Different things are different, of course, so none of this lines up or fails to line up where we might think or expect. Anthropic's exploration into the inner workings of an LLM revealed that if you give them an instruction to avoid something, they'll start out doing it anyway and only later start obeying the instruction. It takes some time to make its way through, I guess?

bravetraveler · 16m ago
Consider, too: tokens and math. As much as I like to avoid responsibility, I still pay taxes. The payment network or complexity of the world kind of forces the issue.

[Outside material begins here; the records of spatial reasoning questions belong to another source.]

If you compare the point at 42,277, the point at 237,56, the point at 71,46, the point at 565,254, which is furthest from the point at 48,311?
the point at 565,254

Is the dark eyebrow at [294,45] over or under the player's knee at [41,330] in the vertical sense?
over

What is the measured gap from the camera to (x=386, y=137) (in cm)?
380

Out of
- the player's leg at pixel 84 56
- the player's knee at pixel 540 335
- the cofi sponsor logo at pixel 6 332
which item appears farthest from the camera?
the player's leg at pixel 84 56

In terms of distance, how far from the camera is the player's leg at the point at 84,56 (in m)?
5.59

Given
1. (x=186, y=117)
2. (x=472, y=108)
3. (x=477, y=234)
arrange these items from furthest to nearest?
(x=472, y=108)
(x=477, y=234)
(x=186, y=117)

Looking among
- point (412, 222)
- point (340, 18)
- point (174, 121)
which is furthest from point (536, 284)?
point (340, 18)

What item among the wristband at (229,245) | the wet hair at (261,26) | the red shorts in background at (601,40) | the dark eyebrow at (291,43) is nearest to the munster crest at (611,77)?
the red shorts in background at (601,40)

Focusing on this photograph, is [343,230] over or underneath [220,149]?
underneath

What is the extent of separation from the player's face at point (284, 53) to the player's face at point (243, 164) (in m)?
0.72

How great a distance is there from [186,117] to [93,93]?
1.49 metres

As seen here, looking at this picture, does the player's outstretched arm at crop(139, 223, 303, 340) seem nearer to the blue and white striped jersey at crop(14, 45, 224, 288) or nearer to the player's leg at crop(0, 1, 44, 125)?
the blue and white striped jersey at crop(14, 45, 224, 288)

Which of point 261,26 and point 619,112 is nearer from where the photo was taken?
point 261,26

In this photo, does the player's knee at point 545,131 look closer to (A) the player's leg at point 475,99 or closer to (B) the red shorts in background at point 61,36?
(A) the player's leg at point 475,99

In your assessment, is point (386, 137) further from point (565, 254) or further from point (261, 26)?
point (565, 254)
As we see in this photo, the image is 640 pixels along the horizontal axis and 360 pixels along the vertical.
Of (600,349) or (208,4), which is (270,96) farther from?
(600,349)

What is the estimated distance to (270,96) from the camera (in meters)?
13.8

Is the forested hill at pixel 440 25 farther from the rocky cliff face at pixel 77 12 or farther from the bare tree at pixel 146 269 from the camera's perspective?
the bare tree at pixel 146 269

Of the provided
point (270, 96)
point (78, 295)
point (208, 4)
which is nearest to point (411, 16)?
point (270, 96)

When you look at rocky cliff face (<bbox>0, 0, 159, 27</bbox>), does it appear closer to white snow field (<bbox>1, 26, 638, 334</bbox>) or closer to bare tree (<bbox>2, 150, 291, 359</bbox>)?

Things have already been tokenized and 'ideas' set in motion. Hand wavy to the Nth degree.

conception · 4h ago
I very much have LLMs go through rule sets all the time? In fact, any prompt to an LLM is in fact, a rule set of some sort. Can you say plausible but I think what you mean is probable. When you give an LLM rules most of the time the most probable answer is in fact follow them. But when you give it lots and lots of rules and or fill up its context sometimes the most probable thing is not necessarily to follow the rule it’s been given, but some other combination of information that it is outputting.
gronglo · 4h ago
My understanding is that there are no "rules", only relationships between words. I picture it as a vector pointing off into a cloud of related words. You can feed it terms that alter that vector and point it into a different part of the word cloud, but if enough of your other terms outweigh the original "instruction", the vector may get dragged back into a different part of the cloud that "disobeys" the instruction. Maybe an expert can correct me here.
vrighter · 1h ago
I immediately thought of "hunt". My cat is currently hunting one of my other cats
vrighter · 1h ago
these types of posts seem to me like they're all about damage control.

I can suggest one easy step to cover all instances of these: stop using the thini causing damage, instead of trying to find ways of workii around it

codingdave · 8h ago
Actual Title: "My AI Co-Pilot Deleted My Production Database"
sly010 · 6h ago
I've seen this image generated by meta AI. The prompt was something like: think of a room, make it look like anything you like, but do not in any circumstance put a clown in it. Guess what...

I think Jason has a "do not think of an elephant" problem.